Apparently I’m still irritable and on edge, eh? Day Three. WHAT GIVES?
Ah, those moments when you are completely deflated by the words of someone you love. Good times. But, it is an important reminder that sometimes things that are VERY IMPORTANT to you – mean nothing to others. Accept and move on.
In the before times, I subscribed to the Daily Om inspirational email. I haven’t read one w/out rolling my eyes the last two months. I can’t. This makes me sad. I suppose someday in the future I might read again, but now “Finding Unqualified Happiness” isn’t really a thing.
OK – I took a bit of sunshine therapy in and my mood lifted. GORGEOUS sunshiny day, but still chilly. Looking forward to seasonable temperatures this weekend.
Attempted to make some Fake Tom Yum Inspired Soup. Chicken breast, fake crab, mushrooms, cherry tomatoes, broccoli, garlic, Thai basil, Tom Yum bouillon. Overnight in crockpot.

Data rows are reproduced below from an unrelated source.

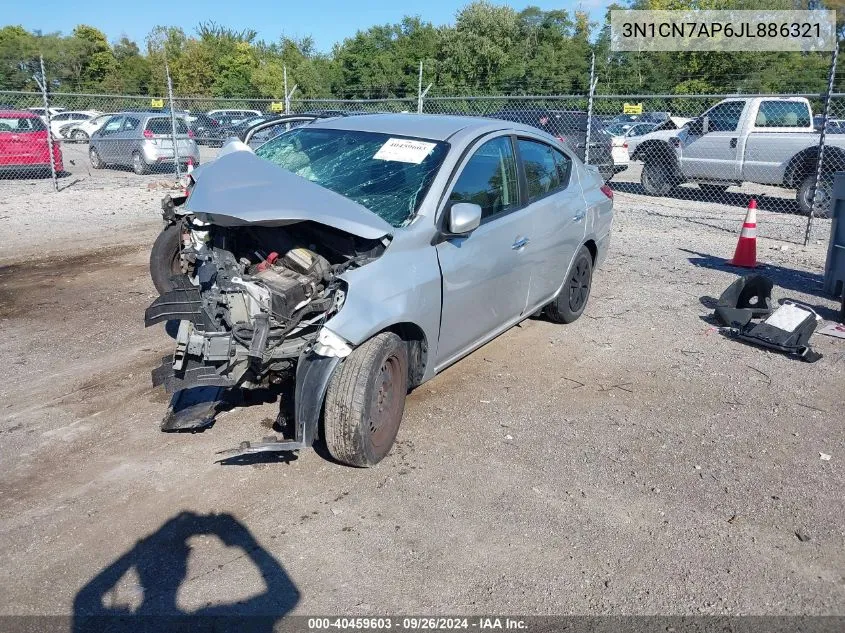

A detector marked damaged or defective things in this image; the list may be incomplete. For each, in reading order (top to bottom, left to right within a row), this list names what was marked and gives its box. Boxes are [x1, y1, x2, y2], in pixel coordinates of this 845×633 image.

cracked windshield [254, 126, 448, 225]
wrecked silver sedan [147, 116, 612, 466]
rusted wheel rim [568, 258, 588, 312]
rusted wheel rim [368, 356, 404, 450]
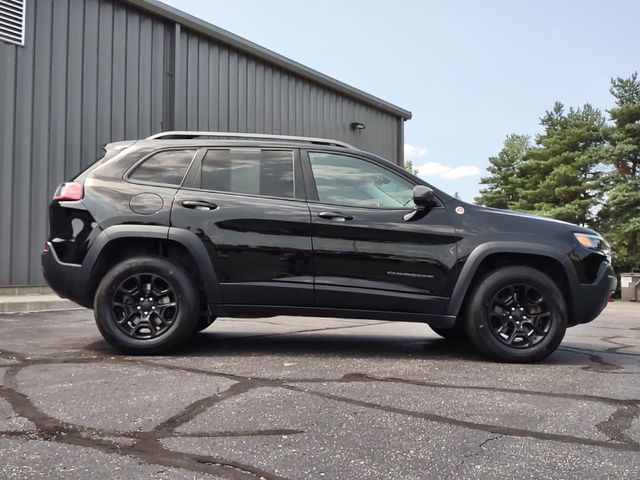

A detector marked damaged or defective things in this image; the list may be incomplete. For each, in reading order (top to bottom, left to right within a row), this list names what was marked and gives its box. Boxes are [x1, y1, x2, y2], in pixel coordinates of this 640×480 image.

patched asphalt [1, 302, 640, 478]
crack in asphalt [1, 318, 640, 476]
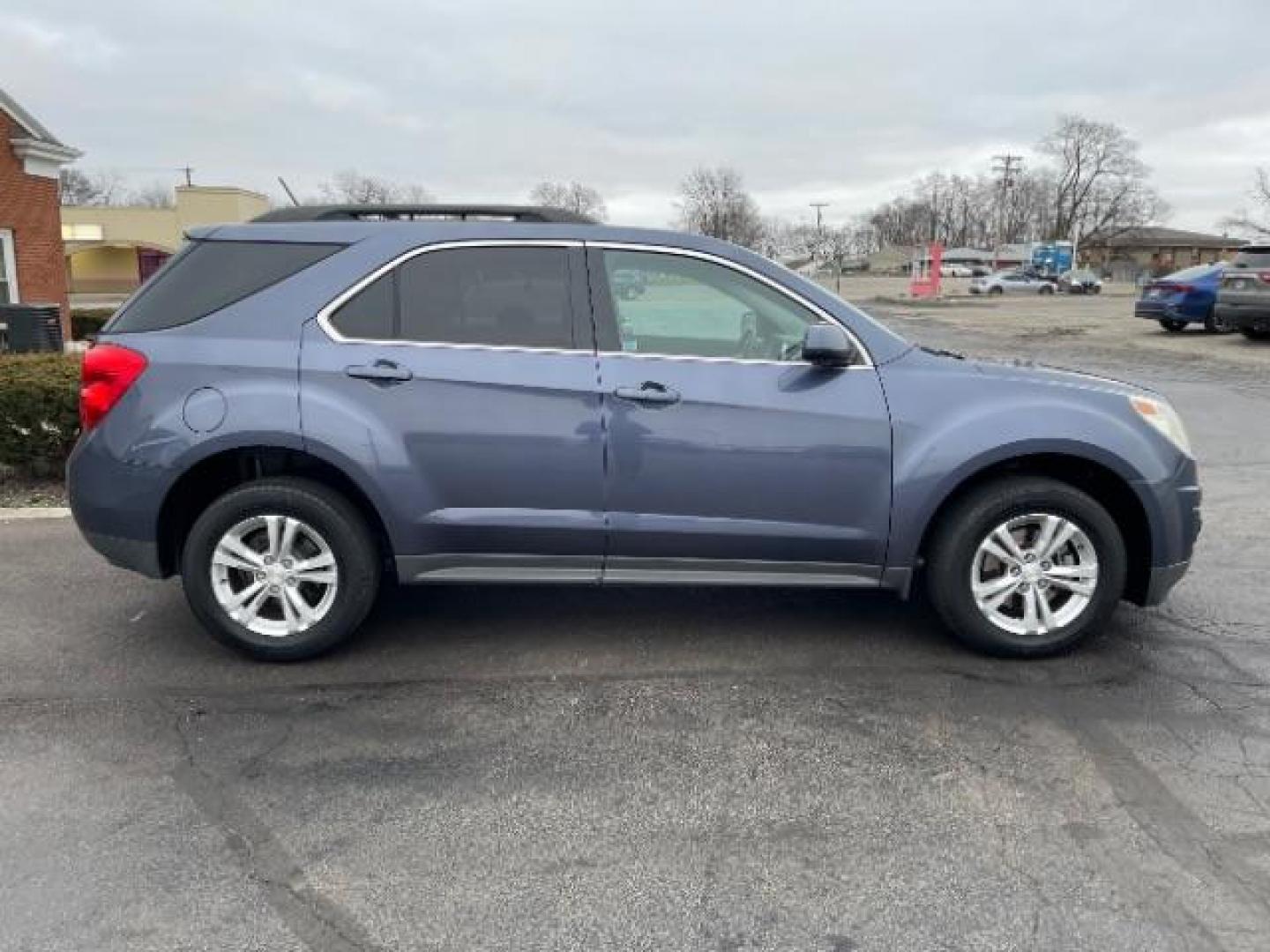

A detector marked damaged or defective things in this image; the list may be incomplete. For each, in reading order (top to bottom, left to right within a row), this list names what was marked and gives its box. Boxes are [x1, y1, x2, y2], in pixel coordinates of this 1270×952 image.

cracked pavement [2, 307, 1270, 952]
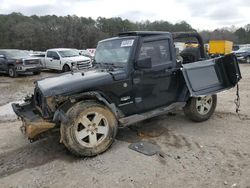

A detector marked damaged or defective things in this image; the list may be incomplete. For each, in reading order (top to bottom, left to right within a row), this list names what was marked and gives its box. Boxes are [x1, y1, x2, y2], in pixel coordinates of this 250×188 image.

I ended up adding two cans of Cream of Shrimp soup because the bouillon flavor was so…salty. Also served with rice. Work in progress. It needs a tomato/shrimp/fish base and all the real spices and seasonings (lemongrass, galangal & kaffir lime leaves.) And shrimp.
After dinner HWMMS and I spent sometime outdoors by a fire…and heard the sounds of Mr. Owl in the woods. Mr. Owl makes me happy. I love the whoo whoo whoot call.
Lots of things roaming around in my head. Need more quiet times outdoors. Also, this mood needs to GO AWAY.